• [Exercise aim] Every entry must appear in the answer exactly as it does here.

• [Information provided]
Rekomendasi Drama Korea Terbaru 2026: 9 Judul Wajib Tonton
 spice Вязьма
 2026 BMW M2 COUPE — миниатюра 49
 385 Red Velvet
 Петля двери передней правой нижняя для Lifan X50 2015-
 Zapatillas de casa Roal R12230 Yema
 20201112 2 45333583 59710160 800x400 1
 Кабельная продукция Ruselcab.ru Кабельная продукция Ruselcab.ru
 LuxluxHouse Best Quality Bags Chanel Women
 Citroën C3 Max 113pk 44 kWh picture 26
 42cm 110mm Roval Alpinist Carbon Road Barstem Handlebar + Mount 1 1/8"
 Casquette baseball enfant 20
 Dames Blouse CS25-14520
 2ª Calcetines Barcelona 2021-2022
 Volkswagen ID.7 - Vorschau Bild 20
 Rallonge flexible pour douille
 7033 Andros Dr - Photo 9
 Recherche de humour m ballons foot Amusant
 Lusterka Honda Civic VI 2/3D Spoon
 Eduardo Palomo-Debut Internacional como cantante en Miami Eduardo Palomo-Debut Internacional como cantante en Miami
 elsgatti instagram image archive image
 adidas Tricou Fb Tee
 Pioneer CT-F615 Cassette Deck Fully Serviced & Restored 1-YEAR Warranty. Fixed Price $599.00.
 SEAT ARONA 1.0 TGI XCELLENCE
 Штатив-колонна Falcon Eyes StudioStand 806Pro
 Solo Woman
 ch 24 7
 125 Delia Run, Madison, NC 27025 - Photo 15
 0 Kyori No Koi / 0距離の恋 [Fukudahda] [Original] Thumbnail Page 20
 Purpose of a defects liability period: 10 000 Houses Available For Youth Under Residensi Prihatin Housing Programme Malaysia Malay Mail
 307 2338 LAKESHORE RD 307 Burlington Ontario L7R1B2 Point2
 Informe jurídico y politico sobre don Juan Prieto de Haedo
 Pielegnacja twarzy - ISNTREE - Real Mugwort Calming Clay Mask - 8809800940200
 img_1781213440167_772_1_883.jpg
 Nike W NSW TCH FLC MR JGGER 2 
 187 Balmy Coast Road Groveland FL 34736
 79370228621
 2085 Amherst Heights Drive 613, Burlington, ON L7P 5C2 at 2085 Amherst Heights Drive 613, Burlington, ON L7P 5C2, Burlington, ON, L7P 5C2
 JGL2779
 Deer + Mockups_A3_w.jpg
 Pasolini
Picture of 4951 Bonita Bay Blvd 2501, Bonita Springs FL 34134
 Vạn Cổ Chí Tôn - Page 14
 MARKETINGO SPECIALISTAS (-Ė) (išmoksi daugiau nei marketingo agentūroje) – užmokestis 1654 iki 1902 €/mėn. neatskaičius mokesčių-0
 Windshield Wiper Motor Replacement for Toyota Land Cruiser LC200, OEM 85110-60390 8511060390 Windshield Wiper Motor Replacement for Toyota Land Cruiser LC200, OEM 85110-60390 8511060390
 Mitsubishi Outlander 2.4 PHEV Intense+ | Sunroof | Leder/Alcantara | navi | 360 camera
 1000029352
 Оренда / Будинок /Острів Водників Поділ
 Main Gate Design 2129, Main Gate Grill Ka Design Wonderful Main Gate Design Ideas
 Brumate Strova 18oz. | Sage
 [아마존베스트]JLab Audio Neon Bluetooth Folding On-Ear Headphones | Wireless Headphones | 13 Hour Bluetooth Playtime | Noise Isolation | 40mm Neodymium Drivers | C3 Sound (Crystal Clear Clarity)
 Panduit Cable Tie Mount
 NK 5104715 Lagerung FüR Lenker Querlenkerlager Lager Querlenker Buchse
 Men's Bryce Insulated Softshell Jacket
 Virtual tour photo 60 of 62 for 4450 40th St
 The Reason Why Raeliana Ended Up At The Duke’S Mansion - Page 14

• [Problem solution]
Rekomendasi Drama Korea Terbaru 2026: 9 Judul Wajib Tonton
 spice Вязьма
 2026 BMW M2 COUPE — миниатюра 49
 385 Red Velvet
 Петля двери передней правой нижняя для Lifan X50 2015-
 Zapatillas de casa Roal R12230 Yema
 20201112 2 45333583 59710160 800x400 1
 Кабельная продукция Ruselcab.ru Кабельная продукция Ruselcab.ru
 LuxluxHouse Best Quality Bags Chanel Women
 Citroën C3 Max 113pk 44 kWh picture 26
 42cm 110mm Roval Alpinist Carbon Road Barstem Handlebar + Mount 1 1/8"
 Casquette baseball enfant 20
 Dames Blouse CS25-14520
 2ª Calcetines Barcelona 2021-2022
 Volkswagen ID.7 - Vorschau Bild 20
 Rallonge flexible pour douille
 7033 Andros Dr - Photo 9
 Recherche de humour m ballons foot Amusant
 Lusterka Honda Civic VI 2/3D Spoon
 Eduardo Palomo-Debut Internacional como cantante en Miami Eduardo Palomo-Debut Internacional como cantante en Miami
 elsgatti instagram image archive image
 adidas Tricou Fb Tee
 Pioneer CT-F615 Cassette Deck Fully Serviced & Restored 1-YEAR Warranty. Fixed Price $599.00.
 SEAT ARONA 1.0 TGI XCELLENCE
 Штатив-колонна Falcon Eyes StudioStand 806Pro
 Solo Woman
 ch 24 7
 125 Delia Run, Madison, NC 27025 - Photo 15
 0 Kyori No Koi / 0距離の恋 [Fukudahda] [Original] Thumbnail Page 20
 Purpose of a defects liability period: 10 000 Houses Available For Youth Under Residensi Prihatin Housing Programme Malaysia Malay Mail
 307 2338 LAKESHORE RD 307 Burlington Ontario L7R1B2 Point2
 Informe jurídico y politico sobre don Juan Prieto de Haedo
 Pielegnacja twarzy - ISNTREE - Real Mugwort Calming Clay Mask - 8809800940200
 img_1781213440167_772_1_883.jpg
 Nike W NSW TCH FLC MR JGGER 2 
 187 Balmy Coast Road Groveland FL 34736
 79370228621
 2085 Amherst Heights Drive 613, Burlington, ON L7P 5C2 at 2085 Amherst Heights Drive 613, Burlington, ON L7P 5C2, Burlington, ON, L7P 5C2
 JGL2779
 Deer + Mockups_A3_w.jpg
 Pasolini
Picture of 4951 Bonita Bay Blvd 2501, Bonita Springs FL 34134
 Vạn Cổ Chí Tôn - Page 14
 MARKETINGO SPECIALISTAS (-Ė) (išmoksi daugiau nei marketingo agentūroje) – užmokestis 1654 iki 1902 €/mėn. neatskaičius mokesčių-0
 Windshield Wiper Motor Replacement for Toyota Land Cruiser LC200, OEM 85110-60390 8511060390 Windshield Wiper Motor Replacement for Toyota Land Cruiser LC200, OEM 85110-60390 8511060390
 Mitsubishi Outlander 2.4 PHEV Intense+ | Sunroof | Leder/Alcantara | navi | 360 camera
 1000029352
 Оренда / Будинок /Острів Водників Поділ
 Main Gate Design 2129, Main Gate Grill Ka Design Wonderful Main Gate Design Ideas
 Brumate Strova 18oz. | Sage
 [아마존베스트]JLab Audio Neon Bluetooth Folding On-Ear Headphones | Wireless Headphones | 13 Hour Bluetooth Playtime | Noise Isolation | 40mm Neodymium Drivers | C3 Sound (Crystal Clear Clarity)
 Panduit Cable Tie Mount
 NK 5104715 Lagerung FüR Lenker Querlenkerlager Lager Querlenker Buchse
 Men's Bryce Insulated Softshell Jacket
 Virtual tour photo 60 of 62 for 4450 40th St
 The Reason Why Raeliana Ended Up At The Duke’S Mansion - Page 14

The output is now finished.